La contaminación es uno de los males que aquejan a una metrópoli. Y no solamente se trata de la polución atmosférica, que asfixia y enferma; también están presentes la contaminación visual y auditiva…
Quito sufre de las tres por igual, aunque en diversas gradaciones.
Ya es común divisar sobre la ciudad un gran manto espeso, como de neblina, que hace que todo se vea como tras una inmensa cortina de tul.
Desde el valle de Los Chillos, la visión de esta capa de dióxido de carbono impresiona e intimida.
Todos los ciudadanos conocemos las causas y los efectos del fenómeno. Teóricamente, también sabemos cuáles son las soluciones, que se vuelven casi utópicas en el momento de aplicarlas.

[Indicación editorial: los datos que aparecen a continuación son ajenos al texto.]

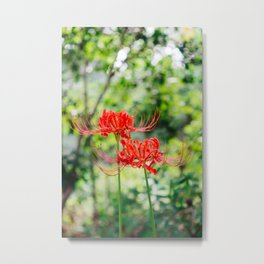 Charleston Hurricane Lily Metal Print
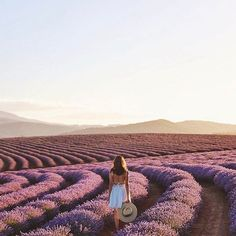 Now this is a field we wouldn't mind getting lost in. 📷: @kisforkani via #letsgoeverywhere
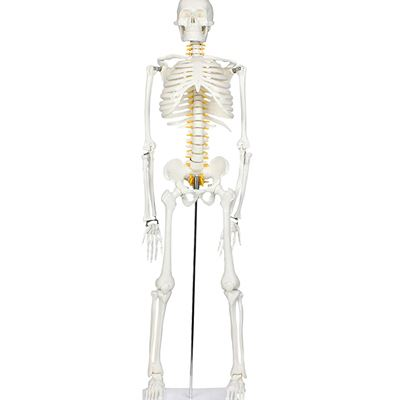 "NEW Walter Products B10205 Human Skeleton Model with Nerves Labeled, Half Size 33"" (84 cm)"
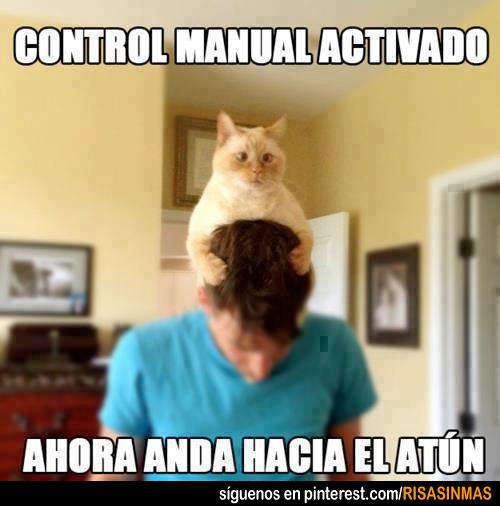 Gato con el control manual activado
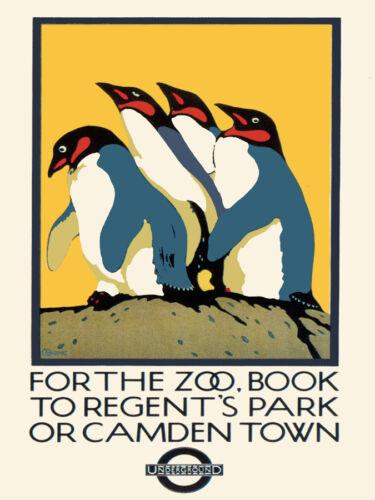For the Zoo Book Decorative Poster Fine Graphic Art Wall Interior Design 2414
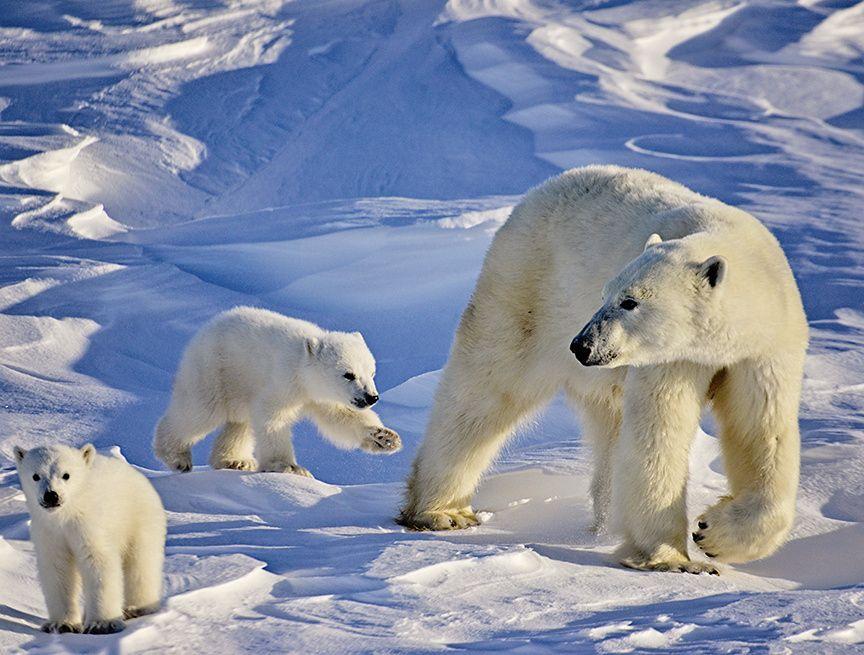 заканчивал третий картинки среда обитания белого медведя смысл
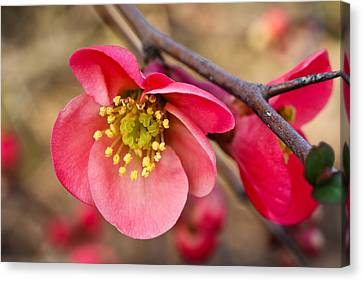Springtime Quince Canvas Print by Julie Andel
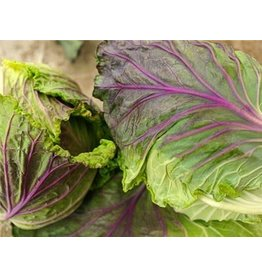Baker Creek Seeds Cabbage - Violaceo di Verona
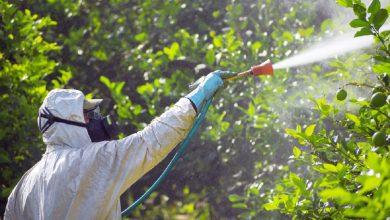 Photo of Tratamente împotriva dăunătorilor vegetali aplicate în Sectorul 6 toată luna august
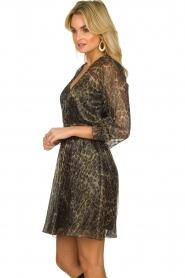 Dante 6 |  Leopard print dress Aida| animal print  | Picture 5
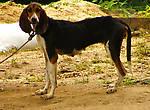 Собака охотничей породы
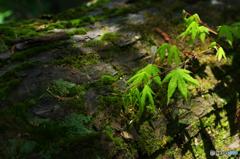 倒木にも新緑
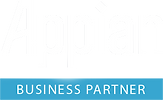 Appian Partner Desarrollo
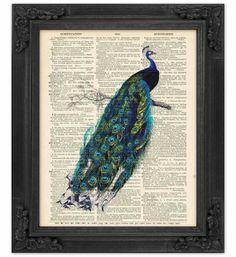 peacock print @Chelsea Garrow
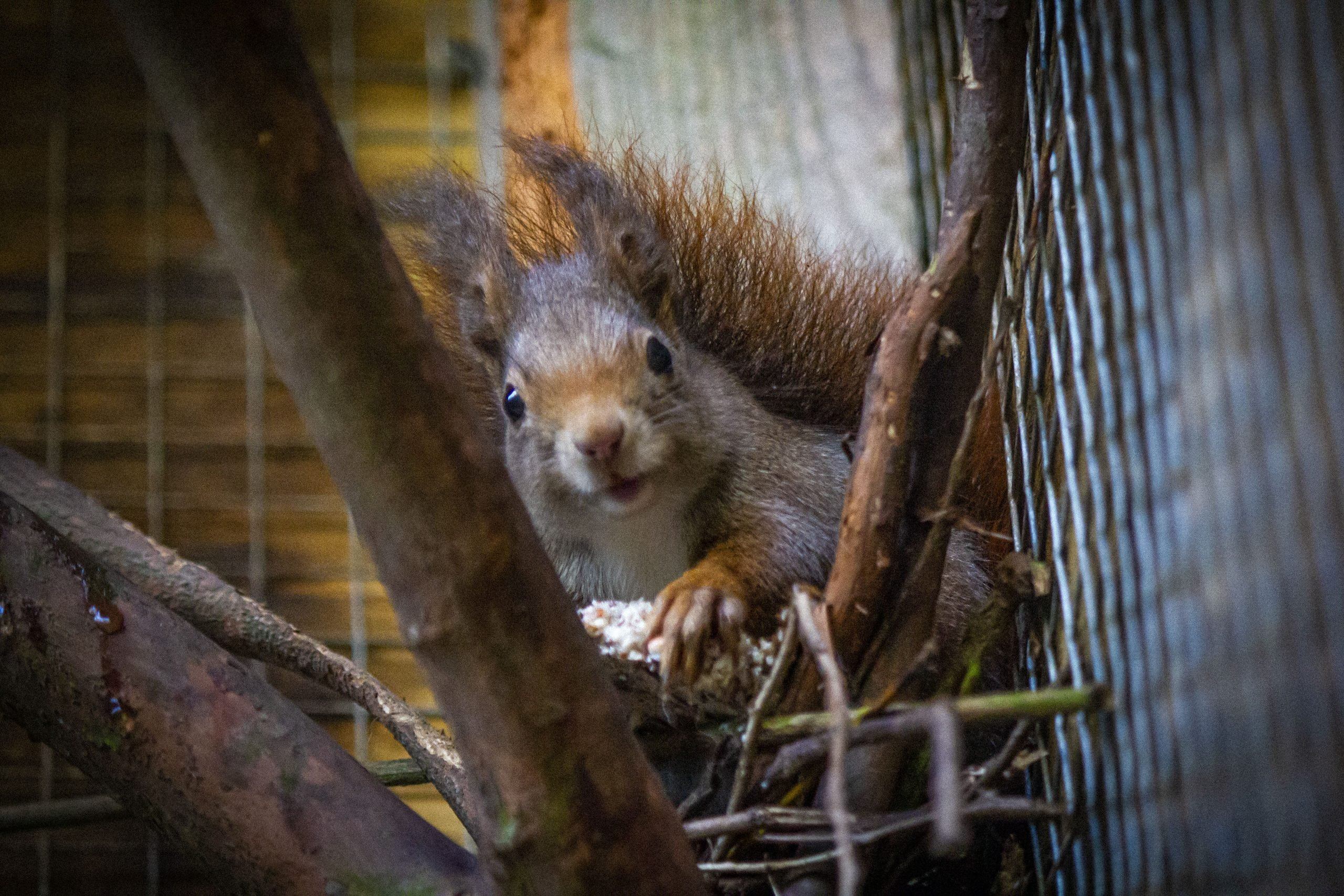 East Devon Radish the red squirrel was hailed as a 'real star' by staff at Wildwood Escot near Ottery St Mary. Picture: Wildwood Escot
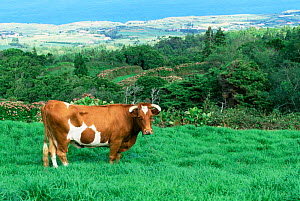 Domestic cow on Faial Island, Azores, Portugal, Europe. - Francois Savigny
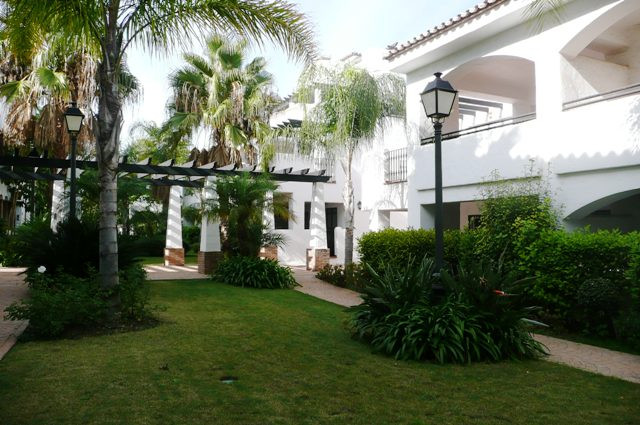Apartment  Ground Floor 																					for rent 																			 in San Pedro de Alcántara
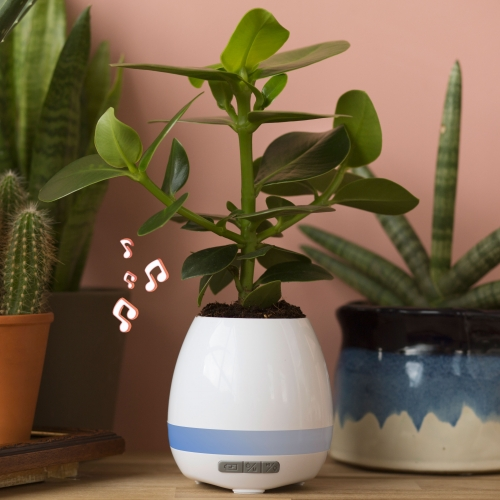 Plant Pot Speaker Large Image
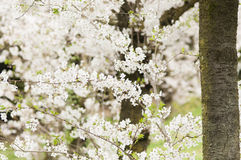 Ornamental cherry blossom in full bloom Stock Photos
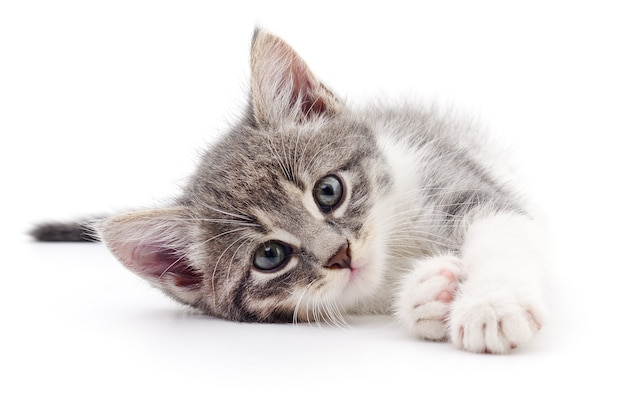 Kleine grijze kitten geïsoleerd op een witte achtergrond.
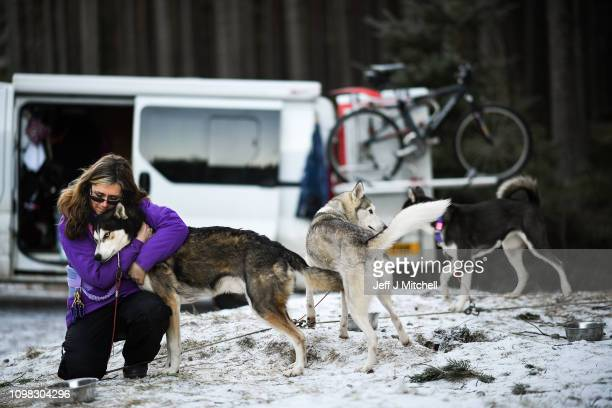 Musher Julie Platt and her huskies practice at a forest course ahead of the Aviemore Sled Dog Rally on January 23 2019 in Feshiebridge Scotland...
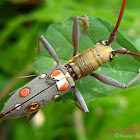 Long-Horned Beetle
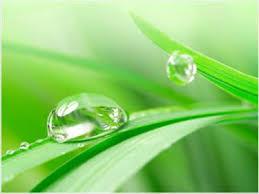 A leaf of grass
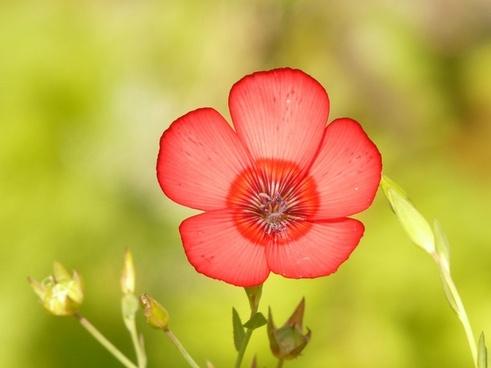 translucent red lein flower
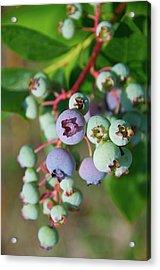 Blueberries Acrylic Print by ©howd, Howard Lau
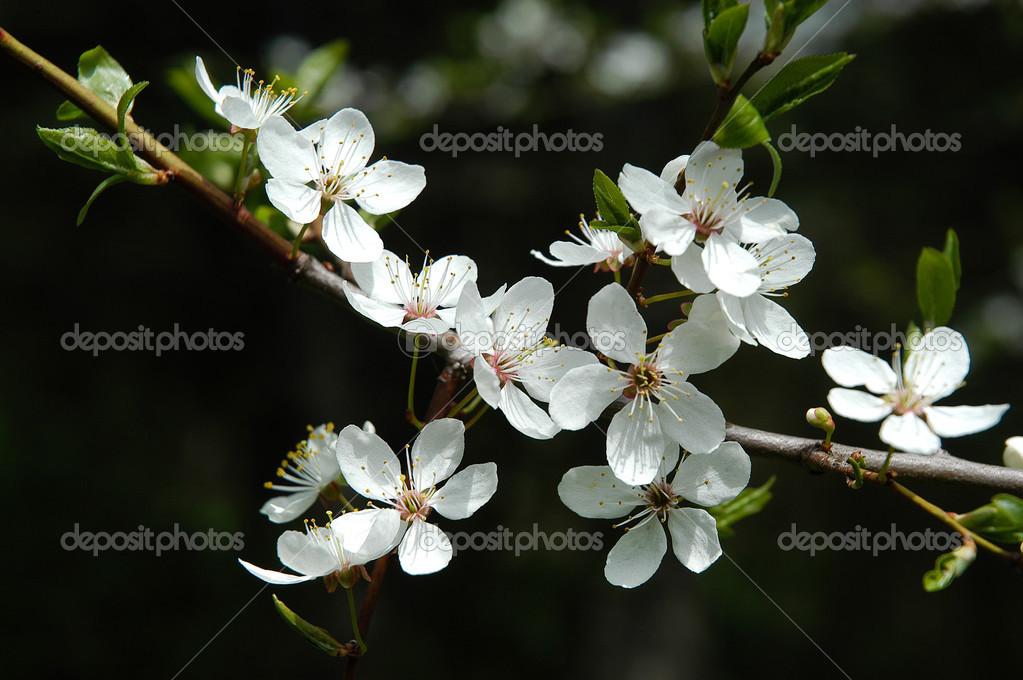 Fleur D Avril Photographie Kshatry C 38821415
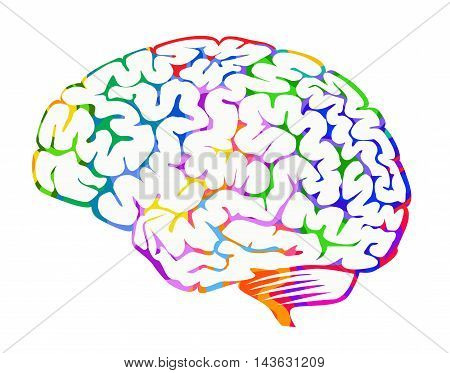 Brain with colourful patterns illustrating brainwaves and brain activity isolated on a white background.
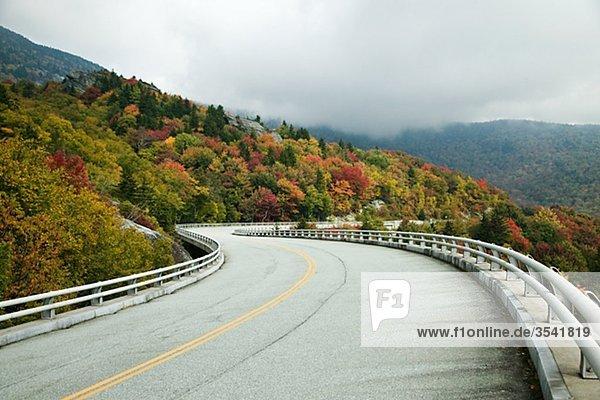 North America  USA  North Carolina  View of road passing by Blue Ridge Parkway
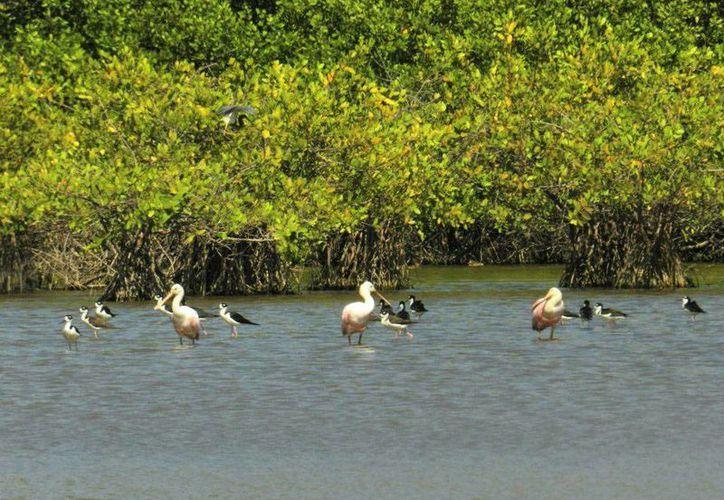 La campaña permitirá el repoblamiento de las especies amenazadas en las reservas. (Harold Alcocer/SIPSE)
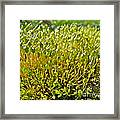 Moss And Fruiting Bodies - Green Lane Pa Framed Print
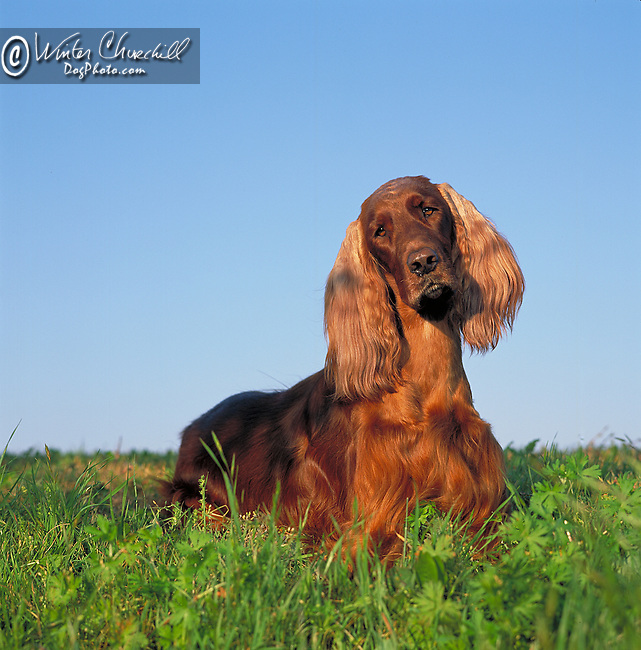Irish Setter against a bright blue sky Shopping cart has 3 Tabs:<br /> <br /> 1) Rights-Managed downloads for Commercial Use<br /> <br /> 2) Print sizes from wallet to 20x30<br /> <br /> 3) Merchandise items like T-shirts and refrigerator magnets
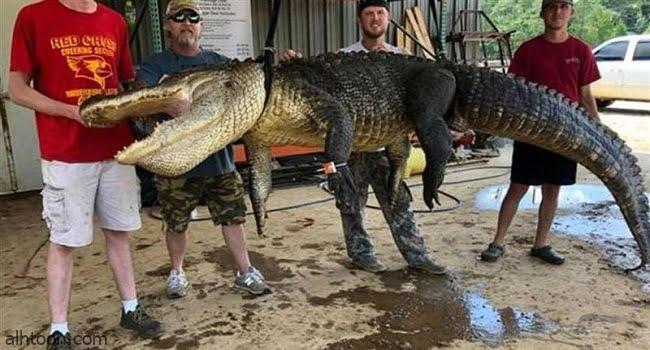 في بطن تمساح اختراع يعود لآلاف السنين -صحيفة هتون الدولية-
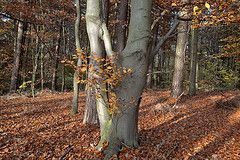 Climate change impact on European beech forest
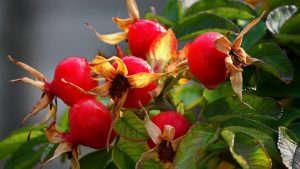 Шиповник ягоды
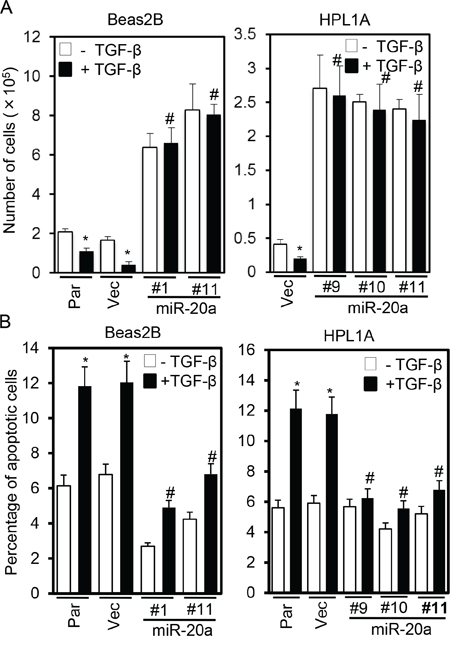 Stable expression of miR-20a inhibits TGF-β-induced growth inhibition and apoptosis.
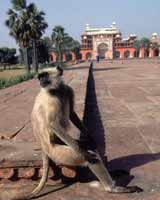 Monkey sitting calmly on steps outside the mausoleum of Akbar at Agra in India
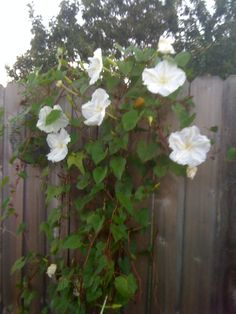 Moon Flower - These flowers begin to open as the sun goes down and they have the most amazing fragrance. By morning they are gone...Perfect on a trellis....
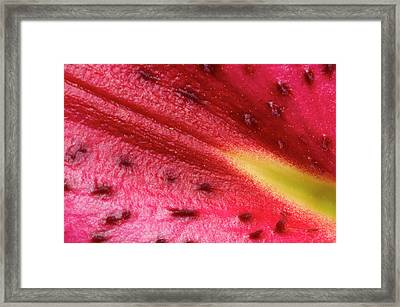 Lily 'star Gazer' Petal Abstract Framed Print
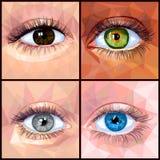 Menselijk die oog in veelhoekstijl wordt geplaatst stock illustratie
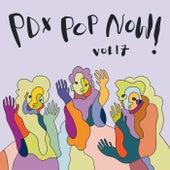 PDX Pop Now! Compilation, Vol. 17 de Various Artists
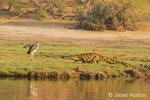 Nile Crocodile walking towards a  Marabou Stork along the Chobe River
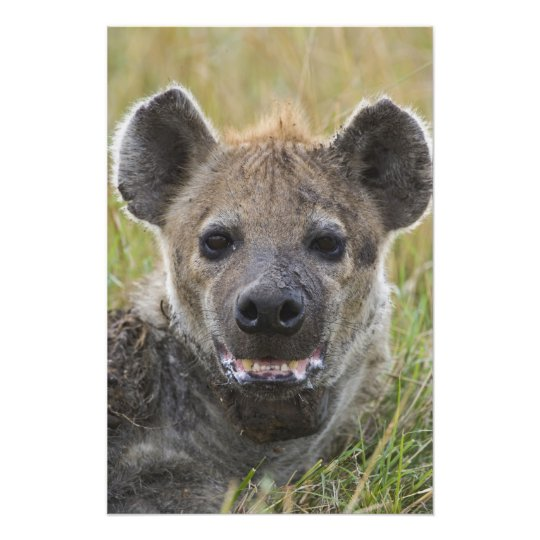 Spotted Hyena portrait, Crocuta croduta, Masai Photo Print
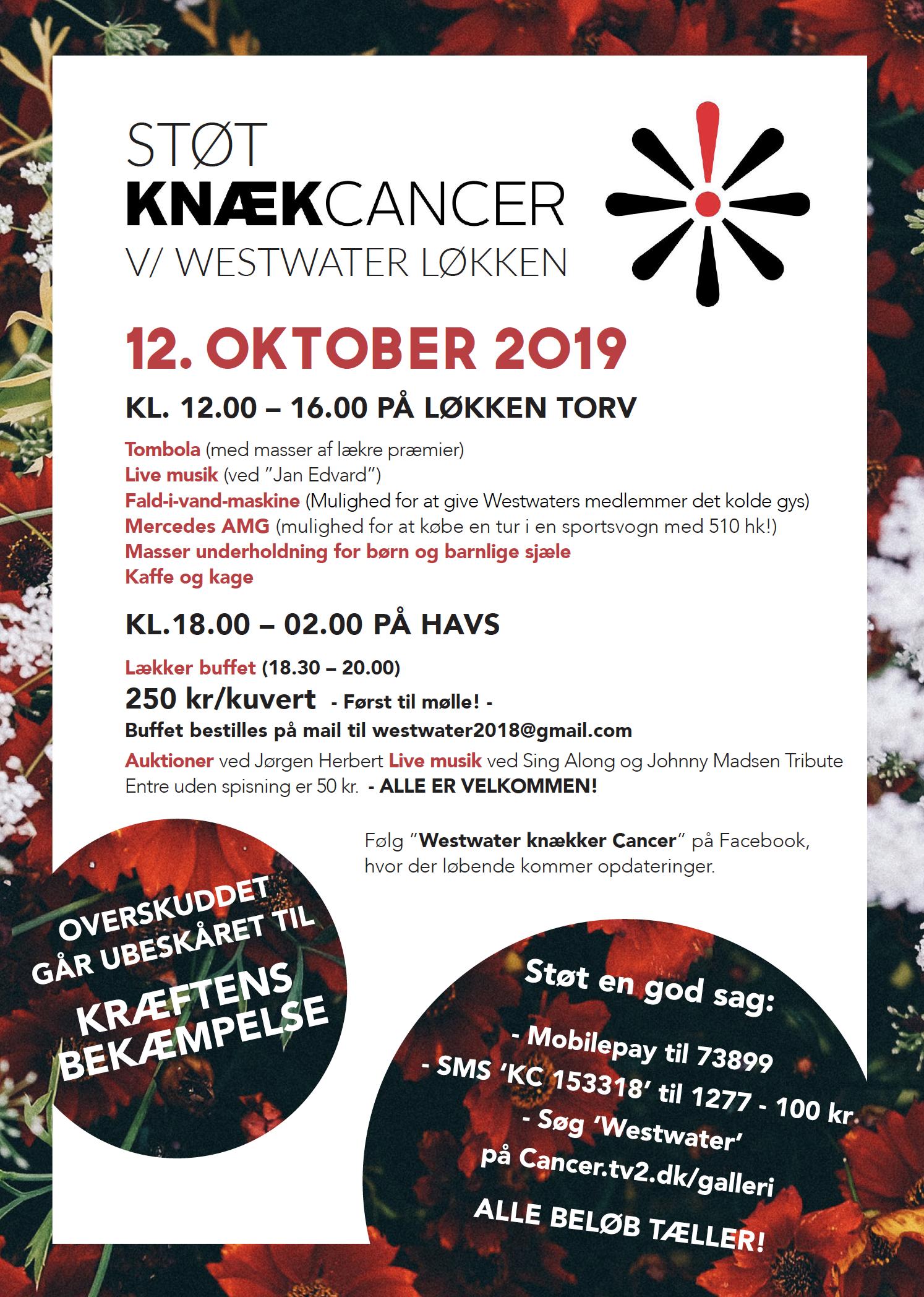 Frivilligt arbejde - Knæk Cancer Plakat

Pero esa no es la única contaminación que atosiga a los capitalinos; el ruido es otro tormento cotidiano. Quito es quizá una de las ciudades con más contaminación auditiva.
Los conductores pitan sin aparente motivo; los choferes de los buses de servicio urbano atormentan a los usuarios con las radios a todo volumen; los repartidores del gas martirizan con su sonsonete a todo volumen desde las primeras horas de la mañana…
Pero todavía hay más. Existen avenidas, calles y hasta barrios enteros en los cuales las fachadas quedan escondidas por tanto letrero, marquesina o rótulo colocado sin ningún ordenamiento lógico; como un homenaje a la confusión y al mal gusto; como paradigmas de la cursilería.
Nos hemos acostumbrado tanto a esos atentados urbanos que ya los consideramos normales y no movemos un dedo por cambiarlos.
¿Existen leyes que frenen tanto atropello? ¿Cuál es el ente encargado de aplicarlas?